The review is here.
J. Harvie Wilkinson’s “Cosmic Constitutional Theory” departs from those well-rehearsed patterns. The author, a highly regarded federal judge, writes not to praise any particular constitutional school of thought but to bury them all.
The dominant theories of constitutional law are”cosmic,” Judge Wilkinson argues, because they “purport to unlock the mysteries of our founding document much as Freud proposed to lay bare all of human behavior and Einstein attempted to explain the universe.” The comparisons call to mind Justice Oliver Wendell Holmes, a century ago, scoffing at intellectuals and judges who treated law as if it were rooted in sacred, secret mystery—”a brooding omnipresence in the sky.” Like Holmes, Judge Wilkinson urges judges to practice”restraint,” leaving many more constitutional issues to be decided by elected officials, not unelected judges.
Judge Wilkinson focuses on four “cosmic” constitutional theories, each anchored in the writings of its major advocates. In a chapter called “Living Constitutionalism,” he discusses the late Justice William Brennan’s belief in aggressively expanding constitutional protections to achieve liberal political reform, ranging from racial integration to expanded rights for criminal defendants and prisoners. The “Originalism” chapter deals with Judge Robert Bork’s and Justice Antonin Scalia’s calls on judges to interpret the Constitution according to the Framers’ intent. In “Political Process Theory,” Judge Wilkinson discusses the late legal scholar John Hart Ely, who urged judges to promote well-functioning and equitable democratic processes, preventing majorities from oppressing minorities.

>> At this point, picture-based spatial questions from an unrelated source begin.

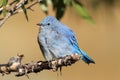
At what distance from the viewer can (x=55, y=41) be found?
7.10m

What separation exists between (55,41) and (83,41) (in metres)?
9.12

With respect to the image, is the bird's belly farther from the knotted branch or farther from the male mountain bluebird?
the knotted branch

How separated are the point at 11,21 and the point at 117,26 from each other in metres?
2.93

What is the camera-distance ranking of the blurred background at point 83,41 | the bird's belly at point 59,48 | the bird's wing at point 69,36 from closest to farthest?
the bird's belly at point 59,48
the bird's wing at point 69,36
the blurred background at point 83,41

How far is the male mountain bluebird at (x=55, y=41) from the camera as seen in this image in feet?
23.1

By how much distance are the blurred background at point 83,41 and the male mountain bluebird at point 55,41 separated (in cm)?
481

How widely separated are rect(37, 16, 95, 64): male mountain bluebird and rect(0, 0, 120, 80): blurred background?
15.8 feet

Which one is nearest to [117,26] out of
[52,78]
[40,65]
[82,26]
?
[82,26]

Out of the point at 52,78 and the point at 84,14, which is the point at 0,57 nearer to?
the point at 52,78

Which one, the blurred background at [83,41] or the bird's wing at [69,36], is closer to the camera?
the bird's wing at [69,36]

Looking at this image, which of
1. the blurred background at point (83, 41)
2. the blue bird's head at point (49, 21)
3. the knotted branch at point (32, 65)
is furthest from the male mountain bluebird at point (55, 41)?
the blurred background at point (83, 41)

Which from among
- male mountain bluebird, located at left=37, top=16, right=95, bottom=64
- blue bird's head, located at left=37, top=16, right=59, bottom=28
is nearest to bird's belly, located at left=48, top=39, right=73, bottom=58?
male mountain bluebird, located at left=37, top=16, right=95, bottom=64

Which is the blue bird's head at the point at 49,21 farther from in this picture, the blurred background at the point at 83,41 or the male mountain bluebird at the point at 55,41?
the blurred background at the point at 83,41

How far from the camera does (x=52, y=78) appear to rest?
12.2 metres
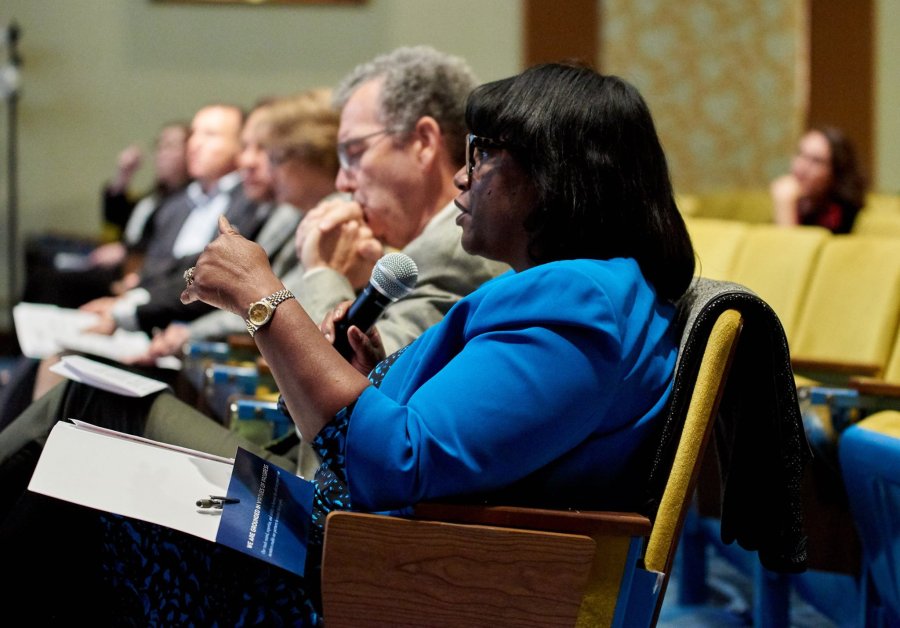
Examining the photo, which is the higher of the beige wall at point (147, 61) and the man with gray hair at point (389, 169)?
the man with gray hair at point (389, 169)

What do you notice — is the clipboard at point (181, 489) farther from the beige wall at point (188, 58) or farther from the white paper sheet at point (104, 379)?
the beige wall at point (188, 58)

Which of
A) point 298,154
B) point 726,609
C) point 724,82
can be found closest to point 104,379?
point 298,154

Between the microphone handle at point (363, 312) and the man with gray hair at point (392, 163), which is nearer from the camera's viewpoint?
the microphone handle at point (363, 312)

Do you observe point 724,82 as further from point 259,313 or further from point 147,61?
point 259,313

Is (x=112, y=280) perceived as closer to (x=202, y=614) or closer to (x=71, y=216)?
(x=71, y=216)

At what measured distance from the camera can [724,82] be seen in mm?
8055

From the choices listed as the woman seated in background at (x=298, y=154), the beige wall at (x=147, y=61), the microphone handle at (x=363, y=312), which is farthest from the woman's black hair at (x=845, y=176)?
the microphone handle at (x=363, y=312)

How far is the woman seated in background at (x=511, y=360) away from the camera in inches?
47.3

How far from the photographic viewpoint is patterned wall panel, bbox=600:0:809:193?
7957 mm

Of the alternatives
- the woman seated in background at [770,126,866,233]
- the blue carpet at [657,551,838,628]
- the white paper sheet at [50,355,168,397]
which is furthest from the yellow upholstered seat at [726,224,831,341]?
the woman seated in background at [770,126,866,233]

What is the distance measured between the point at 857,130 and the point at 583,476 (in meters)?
7.20

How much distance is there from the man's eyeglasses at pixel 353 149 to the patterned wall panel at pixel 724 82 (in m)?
6.04

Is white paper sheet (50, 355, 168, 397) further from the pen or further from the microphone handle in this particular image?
the pen

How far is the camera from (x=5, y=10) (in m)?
7.45
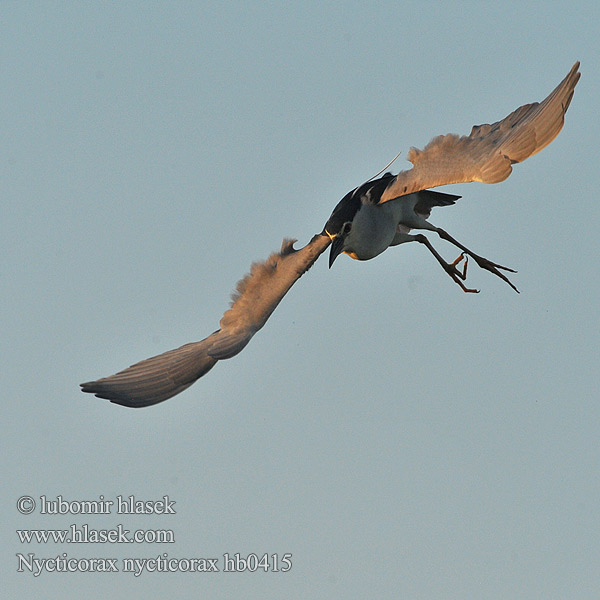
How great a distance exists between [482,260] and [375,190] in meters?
1.89

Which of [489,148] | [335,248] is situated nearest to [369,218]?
[335,248]

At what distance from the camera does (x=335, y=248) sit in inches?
560

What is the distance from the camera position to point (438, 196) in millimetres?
15914

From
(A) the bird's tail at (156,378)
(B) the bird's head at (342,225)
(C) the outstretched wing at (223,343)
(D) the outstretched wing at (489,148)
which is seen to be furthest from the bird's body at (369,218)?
(A) the bird's tail at (156,378)

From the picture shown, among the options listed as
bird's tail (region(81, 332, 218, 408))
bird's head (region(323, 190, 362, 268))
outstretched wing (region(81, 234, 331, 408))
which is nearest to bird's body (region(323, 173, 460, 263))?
bird's head (region(323, 190, 362, 268))

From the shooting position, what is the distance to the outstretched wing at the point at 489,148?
41.8ft

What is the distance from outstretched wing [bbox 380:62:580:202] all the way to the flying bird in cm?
1

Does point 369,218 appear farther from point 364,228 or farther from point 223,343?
point 223,343

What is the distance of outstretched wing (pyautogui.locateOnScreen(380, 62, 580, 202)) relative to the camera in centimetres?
1273

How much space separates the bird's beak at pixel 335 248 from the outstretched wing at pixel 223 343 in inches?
5.8

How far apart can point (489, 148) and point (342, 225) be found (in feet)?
6.35

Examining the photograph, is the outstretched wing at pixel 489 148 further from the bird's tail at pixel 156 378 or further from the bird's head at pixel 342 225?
the bird's tail at pixel 156 378

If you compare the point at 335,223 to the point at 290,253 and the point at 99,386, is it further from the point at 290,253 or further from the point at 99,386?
the point at 99,386

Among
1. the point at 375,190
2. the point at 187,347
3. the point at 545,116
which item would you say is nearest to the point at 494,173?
the point at 545,116
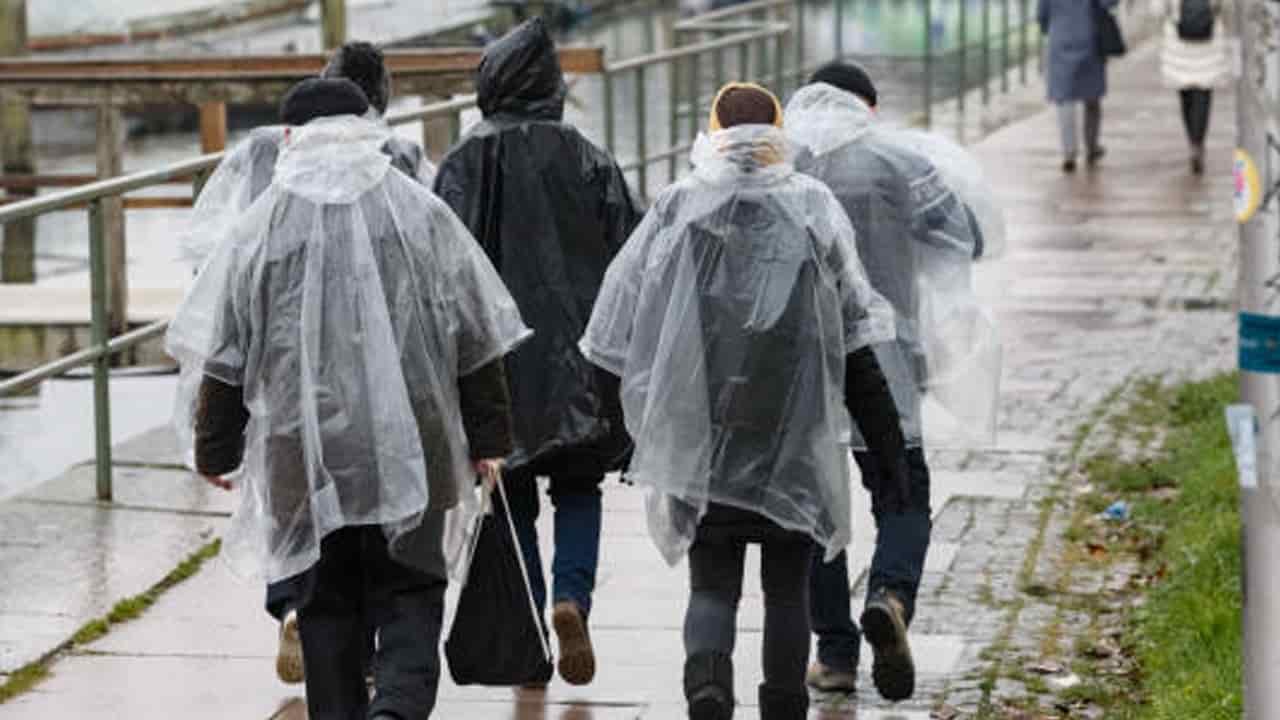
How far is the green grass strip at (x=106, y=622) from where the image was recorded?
7.89 m

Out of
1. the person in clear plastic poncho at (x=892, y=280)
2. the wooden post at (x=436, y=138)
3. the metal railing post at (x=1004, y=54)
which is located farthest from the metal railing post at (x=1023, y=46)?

The chapter called “Pragmatism” gives us Judge Richard Posner, who argues against abiding by ideological theories and recommends that courts maximize the overall public good instead.
For all the theories’ differences, Judge Wilkinson finds each undermined by the same root flaw—not a lack of theoretical detail or elegance but a lack of real constraint on judicial power. Accordingly, they are “nothing less than competing schools of liberal and judicial activism, schools that have little in common other than a desire to seek theoretical cover for prescribed and often partisan results.” The ultimate victim, he says, is “democracy itself, which theory has emboldened judges to displace.”
Adam’s reaction was similar to mine–Posner’s refusal to adopt a theory is a theory in of it itself.
But after criticizing originalism and the other “cosmic” theories, Judge Wilkinson, in a brisk epilogue, admits that he cannot offer a comprehensive alternative. “The answer is I have no theory,” only “a set of worn and ordinary observations that have been voiced many times before”—namely, a general tradition of judicial “self-restraint” that favors federalism and only rarely imposes constitutional rights to overturn the results of democratic self-rule.
Yet it is hard to see how such a generalized policy survives Judge Wilkinson’s own strict scrutiny. His approach seems to differ little in practice from Mr. Posner’s pragmatism, opening Judge Wilkinson to the same criticism that he levies at Mr. Posner: “There are just too many questions, and they are all too difficult, for the approach to result in anything other than judicial guesswork.” Still, Judge Wilkinson’s criticism will serve an invaluable role in the current era of constitutional debate if “Cosmic Constitutional Theory” prompts ideologues of every stripe to examine their own thinking before going on the attack.
Totally unrelated, but Adam has a knack for writing about all the things I find interesting, so I pay attention to his work carefully. We met several years at a FedSoc lunch in DC by chance (I think it was something at Tony Cheng’s), and have stayed in touch. He is someone to keep an eye on.